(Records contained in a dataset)
---*---
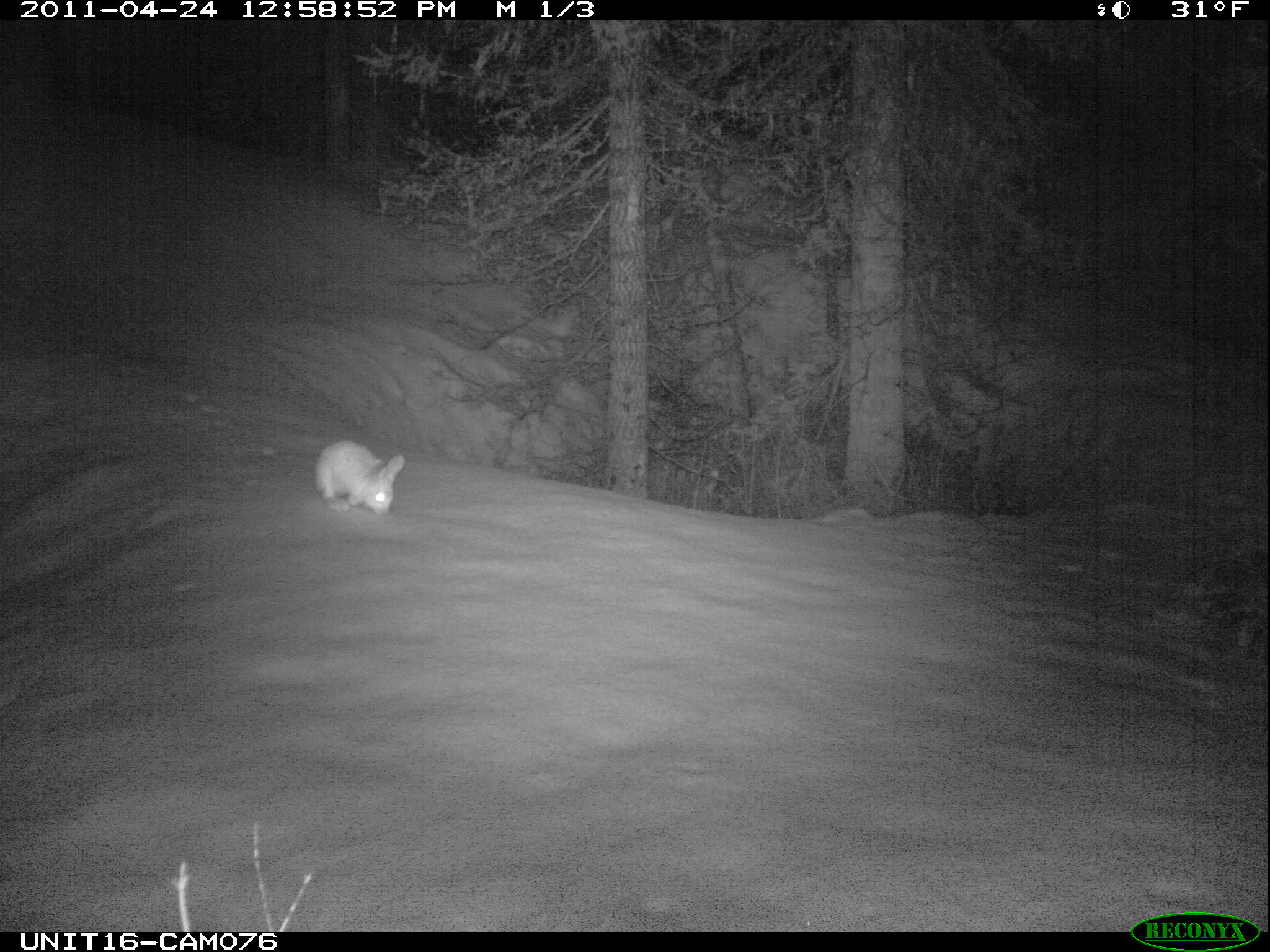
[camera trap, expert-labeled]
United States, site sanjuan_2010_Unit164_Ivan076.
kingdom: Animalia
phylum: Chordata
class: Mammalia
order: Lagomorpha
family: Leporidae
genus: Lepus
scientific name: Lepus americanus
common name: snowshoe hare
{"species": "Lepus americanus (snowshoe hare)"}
---*---
Start at the line with "family: Leporidae" and stop at the end of the records. Write those lines out exactly and add nothing.

family: Leporidae
genus: Lepus
scientific name: Lepus americanus
common name: snowshoe hare
{"species": "Lepus americanus (snowshoe hare)"}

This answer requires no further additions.